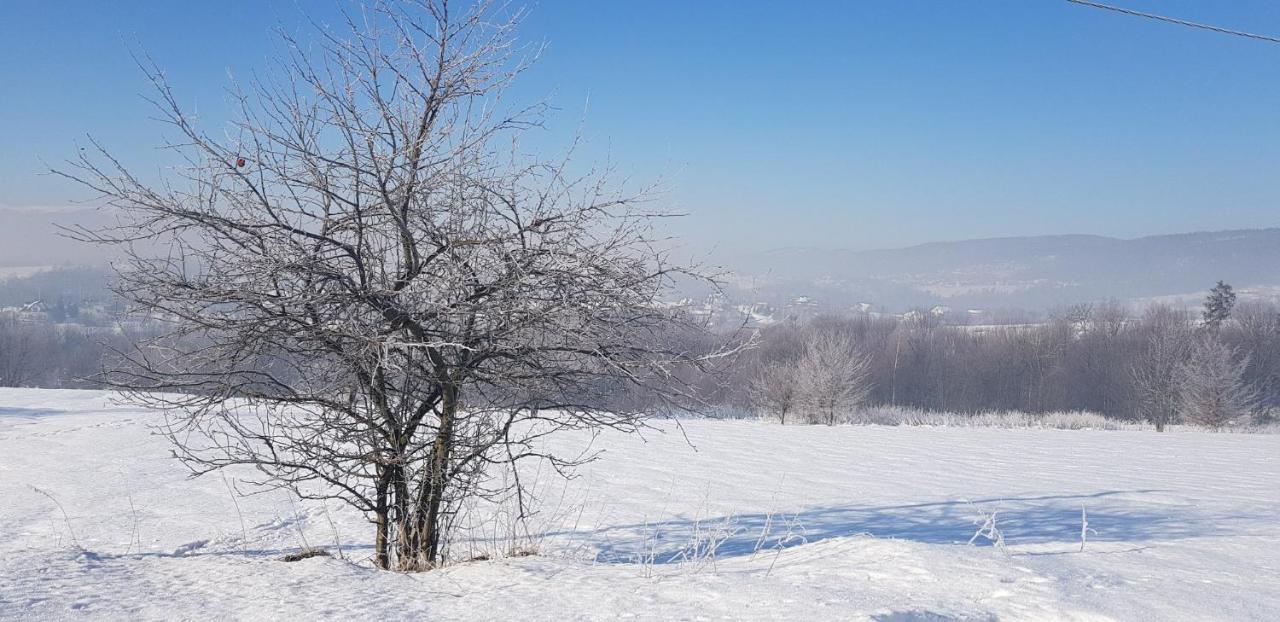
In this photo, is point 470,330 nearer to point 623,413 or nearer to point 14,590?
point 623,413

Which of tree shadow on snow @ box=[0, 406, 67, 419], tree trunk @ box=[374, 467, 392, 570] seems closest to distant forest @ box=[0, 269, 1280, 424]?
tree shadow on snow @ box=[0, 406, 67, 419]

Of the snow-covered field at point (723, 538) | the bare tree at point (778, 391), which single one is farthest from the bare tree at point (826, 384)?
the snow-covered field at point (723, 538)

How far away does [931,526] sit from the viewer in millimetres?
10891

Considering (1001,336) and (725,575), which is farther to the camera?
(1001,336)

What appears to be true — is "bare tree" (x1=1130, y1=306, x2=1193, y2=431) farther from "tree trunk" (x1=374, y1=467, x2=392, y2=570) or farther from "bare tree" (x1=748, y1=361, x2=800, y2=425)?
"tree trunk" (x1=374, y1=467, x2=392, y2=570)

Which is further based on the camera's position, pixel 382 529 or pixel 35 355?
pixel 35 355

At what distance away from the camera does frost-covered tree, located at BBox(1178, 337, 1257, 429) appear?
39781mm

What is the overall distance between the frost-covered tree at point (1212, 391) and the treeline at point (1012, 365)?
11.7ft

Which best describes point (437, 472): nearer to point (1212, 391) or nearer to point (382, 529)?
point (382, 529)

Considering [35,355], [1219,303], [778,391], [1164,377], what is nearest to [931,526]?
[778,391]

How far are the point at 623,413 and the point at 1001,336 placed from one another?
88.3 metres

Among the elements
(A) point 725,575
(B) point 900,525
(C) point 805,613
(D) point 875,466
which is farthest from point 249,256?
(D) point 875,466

★ ★ ★ ★

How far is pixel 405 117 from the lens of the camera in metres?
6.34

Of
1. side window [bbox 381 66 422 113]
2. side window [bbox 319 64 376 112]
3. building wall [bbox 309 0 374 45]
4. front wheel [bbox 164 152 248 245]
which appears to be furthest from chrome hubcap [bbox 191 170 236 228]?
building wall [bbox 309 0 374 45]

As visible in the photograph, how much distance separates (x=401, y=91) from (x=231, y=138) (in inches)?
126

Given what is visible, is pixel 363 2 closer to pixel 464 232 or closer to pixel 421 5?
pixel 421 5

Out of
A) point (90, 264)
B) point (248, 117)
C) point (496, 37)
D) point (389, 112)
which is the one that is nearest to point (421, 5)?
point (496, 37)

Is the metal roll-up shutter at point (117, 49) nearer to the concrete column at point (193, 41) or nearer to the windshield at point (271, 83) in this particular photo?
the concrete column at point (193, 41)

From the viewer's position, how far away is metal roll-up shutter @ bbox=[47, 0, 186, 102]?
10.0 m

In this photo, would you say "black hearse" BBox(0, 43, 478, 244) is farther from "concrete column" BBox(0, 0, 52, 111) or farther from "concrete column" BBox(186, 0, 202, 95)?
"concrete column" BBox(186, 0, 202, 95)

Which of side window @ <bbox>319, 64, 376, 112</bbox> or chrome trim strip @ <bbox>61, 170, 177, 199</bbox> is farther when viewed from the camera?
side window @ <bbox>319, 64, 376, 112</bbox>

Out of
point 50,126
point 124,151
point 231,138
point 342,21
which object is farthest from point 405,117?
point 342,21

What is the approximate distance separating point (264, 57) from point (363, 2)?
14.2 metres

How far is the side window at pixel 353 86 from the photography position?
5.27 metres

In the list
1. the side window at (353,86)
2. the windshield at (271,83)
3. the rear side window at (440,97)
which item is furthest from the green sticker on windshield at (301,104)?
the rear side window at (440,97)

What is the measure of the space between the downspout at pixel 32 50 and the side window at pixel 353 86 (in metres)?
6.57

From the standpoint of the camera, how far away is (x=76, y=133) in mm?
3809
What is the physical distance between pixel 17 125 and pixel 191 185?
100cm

★ ★ ★ ★

> _Stated goal_
Pull out every line in the rows above that contains the word "metal". Case counts.

> _Full answer_
Is the metal roll-up shutter at point (117, 49) nearer to the concrete column at point (193, 41) or nearer to the windshield at point (271, 83) in this particular photo?
From the viewer's position, how far away is metal roll-up shutter @ bbox=[47, 0, 186, 102]?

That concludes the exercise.